TASK OBJECTIVE: Collect all lines containing the word "annotated" from the data.

Source records
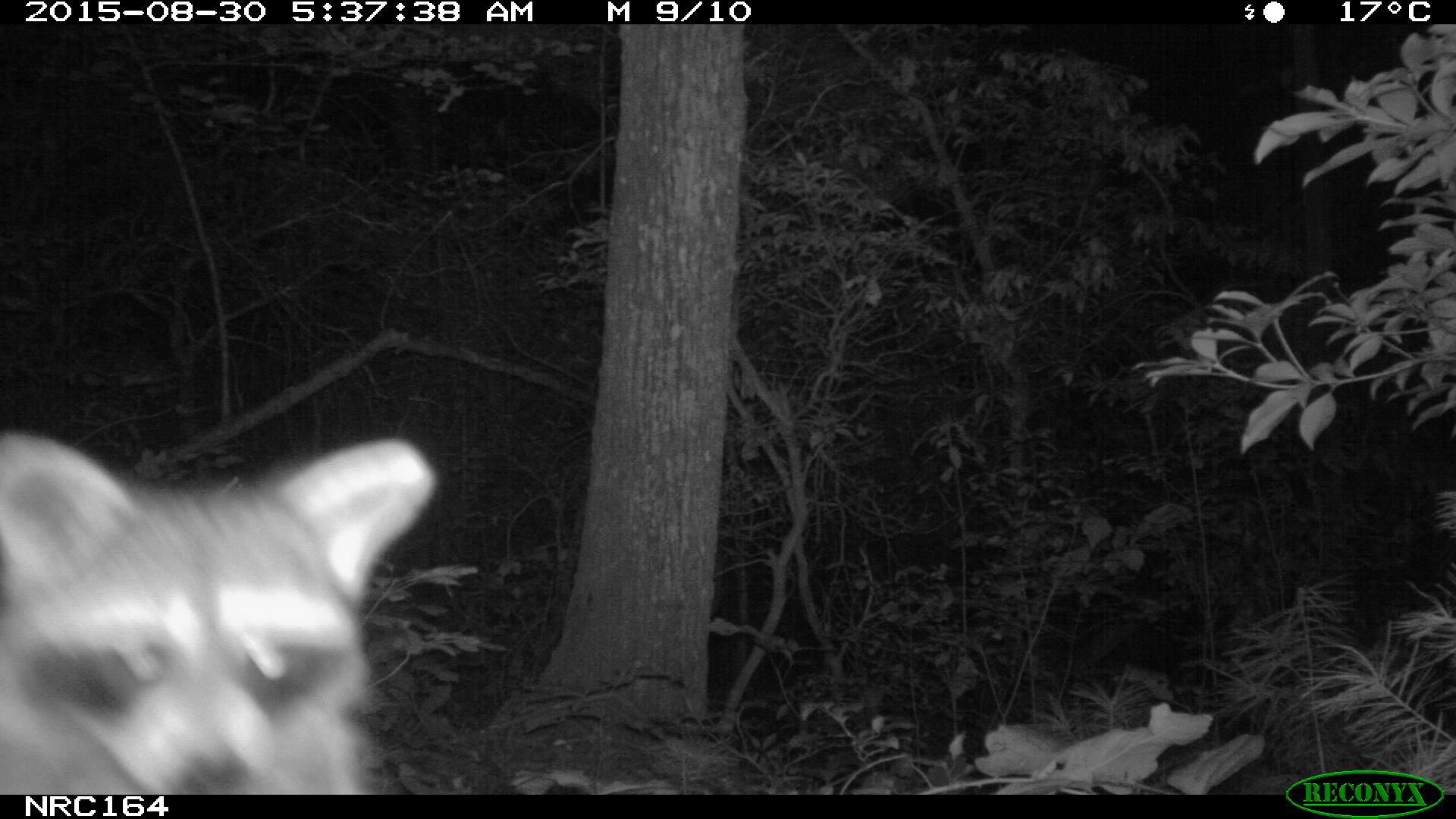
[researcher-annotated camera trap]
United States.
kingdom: Animalia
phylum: Chordata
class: Mammalia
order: Carnivora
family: Procyonidae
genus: Procyon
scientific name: Procyon lotor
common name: northern raccoon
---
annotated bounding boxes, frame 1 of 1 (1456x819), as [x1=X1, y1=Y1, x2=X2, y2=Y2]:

RESPONSE FOR THIS EXERCISE:
[researcher-annotated camera trap]
annotated bounding boxes, frame 1 of 1 (1456x819), as [x1=X1, y1=Y1, x2=X2, y2=Y2]:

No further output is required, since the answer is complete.